La nube que ennegrece.
El dulzor de la sangre viva.
El sonido que te agrieta.
El fondo aguado del vaso.
La yema curtida del dedo.
No es fácil. Lo sé.
Pero se ha convertido
en un modo de vida
adicto y necesario.
Caminar de la mano
como estelas sinuosas.
Robar al ocaso
su plácida calma.
Crear instantes.
Y difuminarlos
mientras tatúo mi sed
sobre tus labios.
Soy corazón,
y agua.
Deseo.
Y ternura.
Soy infinito
y destello.
Y olas.
Y viento.
Lo tangencial.
Lo arcano.
Lo inescrutable
Lo implícito.
Soy inmortal
en lo constante.
Necesito de ti
para reinventarme
Bajo el manto de las sombras,
tanto me aparto de la soledad
como me sumerjo en ella.
He amoldado mi alma
para sobrevivir con dos gestos,
y evasivos recuerdos.
Aun chispea la nostalgia de aquel beso
con el que fuiste capaz de hacerme volar
sin separar, un centímetro, mis pies del suelo.
Nunca tu piel será huérfana de deseo.
Siempre la recorrerá un halo de fuego.
Nunca tus caderas se moverán solas.
Las mías han nacido para recibirte.
Anoche estuve deshaciendo nudos eternos.
Que no lo eran.
Descifrando palabras huecas y monosílabos.
Inconexos.
Anoche encontré la frontera entre tu mundo y el mío.
Y mi fe en las trompetas de Jericó se tambaleó.
No se pueden sostener dos reinos en un universo.
Capaces de percibir que las estrellas no tienen dueño,
aprendí a desangrar mis principios más profundos.
Desafiar la insondable soledad de las estatuas de sal.
Silencio.
Te estoy amando.
Te escucho crepitar.
Mis manos despiertan
el deseo tras la sal.
Silencio.
Adoro tu mirada.
El pecho desafiante.
La lengua escondida.
Relamiéndose.
En su ataque feroz.
Hay magia en los juguetes rotos.
En el ocaso de la luz velada.
En la huida que protege.
En la fecunda lágrima.
Sin preámbulo.
Beso a beso.
Las entrañas en la mano
y la carne firme.
Somos emigrantes.
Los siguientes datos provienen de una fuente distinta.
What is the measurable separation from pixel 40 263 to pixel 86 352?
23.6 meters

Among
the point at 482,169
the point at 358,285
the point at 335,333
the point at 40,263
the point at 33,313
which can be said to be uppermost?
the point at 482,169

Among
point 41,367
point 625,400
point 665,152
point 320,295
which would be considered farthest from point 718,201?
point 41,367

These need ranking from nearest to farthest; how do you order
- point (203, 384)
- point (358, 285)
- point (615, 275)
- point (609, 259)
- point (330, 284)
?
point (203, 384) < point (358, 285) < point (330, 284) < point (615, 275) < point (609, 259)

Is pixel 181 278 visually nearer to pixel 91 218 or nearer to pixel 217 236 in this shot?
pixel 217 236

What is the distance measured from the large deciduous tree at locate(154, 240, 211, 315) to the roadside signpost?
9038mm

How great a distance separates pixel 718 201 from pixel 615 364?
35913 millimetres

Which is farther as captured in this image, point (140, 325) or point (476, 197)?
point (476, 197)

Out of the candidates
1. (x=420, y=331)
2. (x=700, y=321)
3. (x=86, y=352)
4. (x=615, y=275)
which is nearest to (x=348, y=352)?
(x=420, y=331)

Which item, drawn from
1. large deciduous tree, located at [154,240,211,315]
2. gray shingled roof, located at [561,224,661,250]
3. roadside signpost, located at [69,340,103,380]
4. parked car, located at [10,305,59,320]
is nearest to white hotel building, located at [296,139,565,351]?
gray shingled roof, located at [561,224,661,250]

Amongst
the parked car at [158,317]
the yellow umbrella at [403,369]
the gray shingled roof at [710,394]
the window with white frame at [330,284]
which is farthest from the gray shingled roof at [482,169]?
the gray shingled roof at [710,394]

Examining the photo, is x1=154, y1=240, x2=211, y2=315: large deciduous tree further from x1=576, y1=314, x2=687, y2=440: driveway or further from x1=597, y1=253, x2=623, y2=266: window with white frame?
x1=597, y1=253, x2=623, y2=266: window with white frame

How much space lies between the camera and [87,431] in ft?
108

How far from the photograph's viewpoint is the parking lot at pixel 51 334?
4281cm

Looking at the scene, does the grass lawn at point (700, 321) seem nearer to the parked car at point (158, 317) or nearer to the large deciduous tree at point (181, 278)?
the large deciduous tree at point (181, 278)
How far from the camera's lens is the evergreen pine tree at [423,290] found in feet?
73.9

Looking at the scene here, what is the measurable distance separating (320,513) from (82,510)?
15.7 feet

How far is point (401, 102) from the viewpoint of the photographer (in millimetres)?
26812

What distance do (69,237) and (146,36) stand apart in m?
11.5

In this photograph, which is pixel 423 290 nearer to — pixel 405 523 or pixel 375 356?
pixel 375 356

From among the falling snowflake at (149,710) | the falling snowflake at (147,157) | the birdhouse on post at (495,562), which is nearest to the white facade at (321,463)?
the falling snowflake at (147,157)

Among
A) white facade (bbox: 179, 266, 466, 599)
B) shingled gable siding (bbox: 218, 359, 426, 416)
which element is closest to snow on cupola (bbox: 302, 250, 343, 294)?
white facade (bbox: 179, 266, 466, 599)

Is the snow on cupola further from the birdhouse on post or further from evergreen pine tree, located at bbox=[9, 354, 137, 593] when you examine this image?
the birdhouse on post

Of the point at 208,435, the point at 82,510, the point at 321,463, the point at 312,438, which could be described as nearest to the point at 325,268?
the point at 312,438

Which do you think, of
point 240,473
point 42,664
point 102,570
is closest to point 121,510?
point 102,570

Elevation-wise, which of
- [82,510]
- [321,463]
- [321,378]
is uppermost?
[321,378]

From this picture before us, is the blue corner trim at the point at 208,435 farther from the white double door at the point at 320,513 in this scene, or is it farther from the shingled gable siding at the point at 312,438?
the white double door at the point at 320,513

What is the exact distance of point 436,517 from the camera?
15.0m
Apátridas del consuelo. Eterno deseo sublimado al instante.
Viví juventud tardía. O vejez precoz. Pero siempre, recortando tiempos.
Bienvenido tiempo. Hogar de la hueca sonrisa y del palpitar ausente de fe.
Nací con el don de describir la belleza y la maldición de nunca alcanzarla.
Soy mi brutal y único destino. No hay orilla, ni horizonte cierto.
Sentirte cerca me forja invencible. Un poder superior sustentado en caricias
No caeré en la alquimia de la luz de gas. El mundo sigue suspendido a mis pies.